Asenath Barzani, who lived from 1590 to 1670 in Mosul, is widely regarded as the first known female rabbi in Jewish history. She was the daughter of the eminent Rabbi Shmuel b. Netanel Ha-Levi of Kurdistan, who built a yeshiva in Mosul to train and educate a younger generation of male Jews in Kurdistan to become community leaders and scholars themselves. Though he lived in poverty, he was still revered and held great authority over Jewish education in Kurdistan (1). As he had no sons, the rabbi trained his daughter since her early years and raised her to be a scholar of the highest caliber, despite her gender. In a letter, she described her unusual upbringing:
“I never left the entrance to my house or went outside;
I was like a princess of Israel...
I grew up on the laps of scholars, anchored to my father of blessed memory.

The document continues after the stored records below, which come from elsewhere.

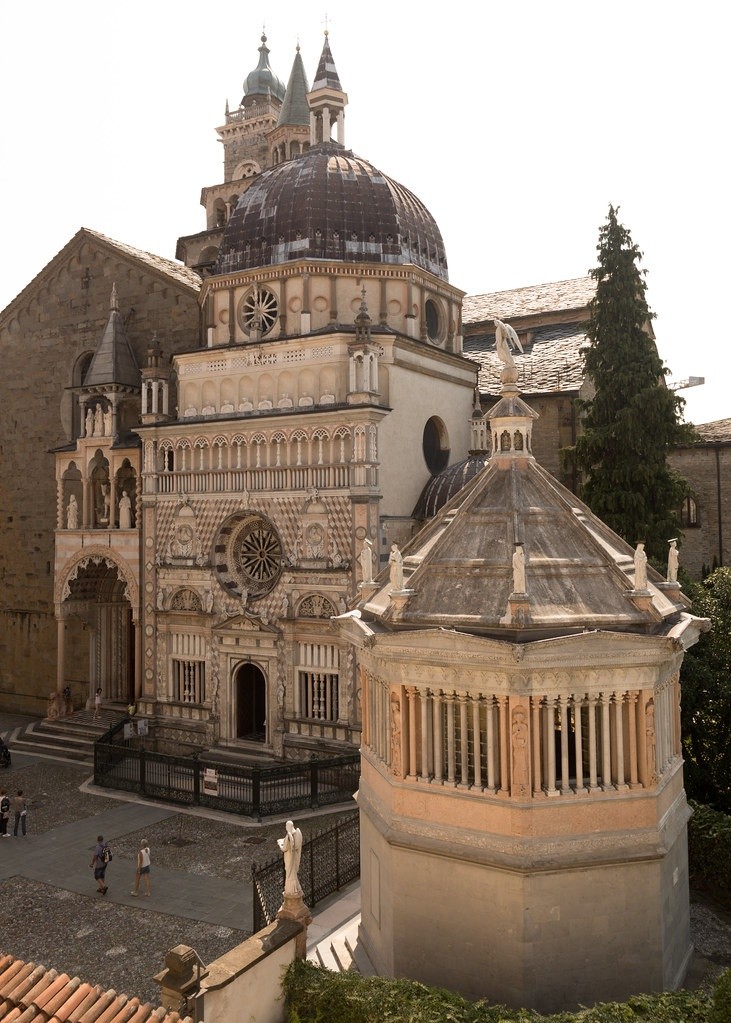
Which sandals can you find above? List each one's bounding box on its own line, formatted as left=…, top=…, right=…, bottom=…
left=102, top=886, right=108, bottom=895
left=97, top=888, right=104, bottom=892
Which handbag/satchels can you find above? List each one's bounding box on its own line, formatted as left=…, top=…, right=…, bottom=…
left=20, top=810, right=27, bottom=816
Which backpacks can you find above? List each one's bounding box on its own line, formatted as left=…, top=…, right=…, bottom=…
left=97, top=844, right=112, bottom=863
left=1, top=797, right=10, bottom=812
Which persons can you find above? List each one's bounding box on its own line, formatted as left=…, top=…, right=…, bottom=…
left=361, top=540, right=373, bottom=584
left=67, top=403, right=131, bottom=529
left=645, top=705, right=657, bottom=775
left=492, top=320, right=513, bottom=367
left=87, top=836, right=109, bottom=895
left=388, top=545, right=404, bottom=590
left=311, top=485, right=318, bottom=503
left=64, top=686, right=136, bottom=721
left=180, top=491, right=188, bottom=506
left=634, top=544, right=649, bottom=590
left=391, top=701, right=400, bottom=774
left=130, top=839, right=151, bottom=897
left=513, top=546, right=526, bottom=593
left=0, top=789, right=28, bottom=838
left=512, top=713, right=528, bottom=784
left=243, top=489, right=250, bottom=509
left=667, top=542, right=680, bottom=581
left=279, top=820, right=302, bottom=895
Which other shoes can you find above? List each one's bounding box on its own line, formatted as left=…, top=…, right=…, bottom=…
left=24, top=833, right=27, bottom=837
left=0, top=833, right=3, bottom=835
left=14, top=836, right=17, bottom=838
left=145, top=892, right=150, bottom=896
left=2, top=833, right=11, bottom=837
left=131, top=891, right=138, bottom=896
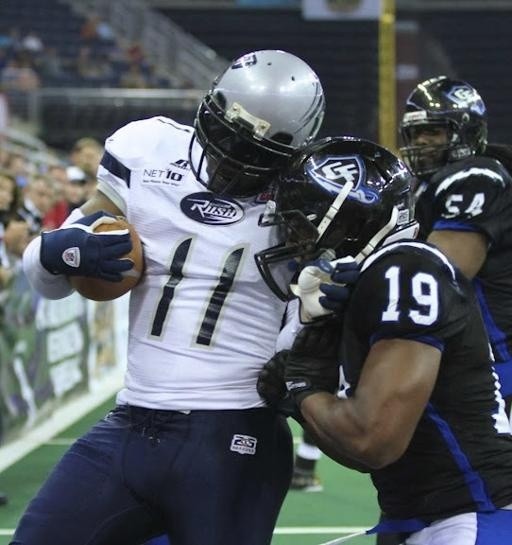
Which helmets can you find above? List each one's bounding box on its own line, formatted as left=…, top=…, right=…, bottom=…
left=274, top=136, right=413, bottom=275
left=196, top=47, right=326, bottom=199
left=399, top=75, right=489, bottom=165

I was never taught any work but sacred study, to uphold, as it is said:
“And you should recite it day and night (Joshua 1: 8)” (2)
Her father married her to one of his best students in the yeshiva, Rabbi Jacob Mizrahi, and made his son-in-law promise that he would not allow Asenath to engage in domestic work so she could spend time in her scholarly studies. Though her husband began to head the yeshiva in Mosul with her father’s passing, Asenath essentially assumed the duties of teaching rabbinic studies to the students. When Rabbi Mizrahi died, the headship of the yeshiva naturally passed to her. However, the yeshiva had struggled with financial constraints during her father’s and husband’s leadership, and transferred over to her time as the yeshiva head. In some of her extant letters, Asenath had to request funds from friends because her home and belongings had been confiscated due to financial instability (3). Her other surviving letters also demonstrate her impressive and thorough knowledge of Hebrew, Talmud, Torah, Midrash and Kabbalah, as well as praise she received from her colleagues for her scholarly knowledge and grasp of the Jewish law (4). In 1664 for example, Rabbi Phinehas Ḥarīrī wrote in a letter to her: “Go kiss her hand, for she is your Lady and prostrate before her,” while referring to her as “Master, Rabbi, and Teacher" (5). There was also considerable mysticism associated with her, as many ill patients were taken to her in hopes of being cured. One particular event that memorialized Asenath into a legendary figure in Kurdistan, occured when she reportedly saved Torah scrolls and holy texts from a burning synagogue by reciting some verses. When fire broke out in the synagogue, where Asenath was celebrating a Jewish holiday with the Jewish community of Amediye, Asenath was able to calm and extinguish the fire by her recitations. The ruins of this synagogue still stand in Amediye under her honor (6).
Her yeshiva produced successful scholars and her son, who she sent to Baghdad, carried on the familial line of rabbinic scholars (7). Her grave which is located in Amediye, Kurdistan, where her father is also buried, has become a pilgrimage site for Jews in Iraq to find healing and offer prayers (8).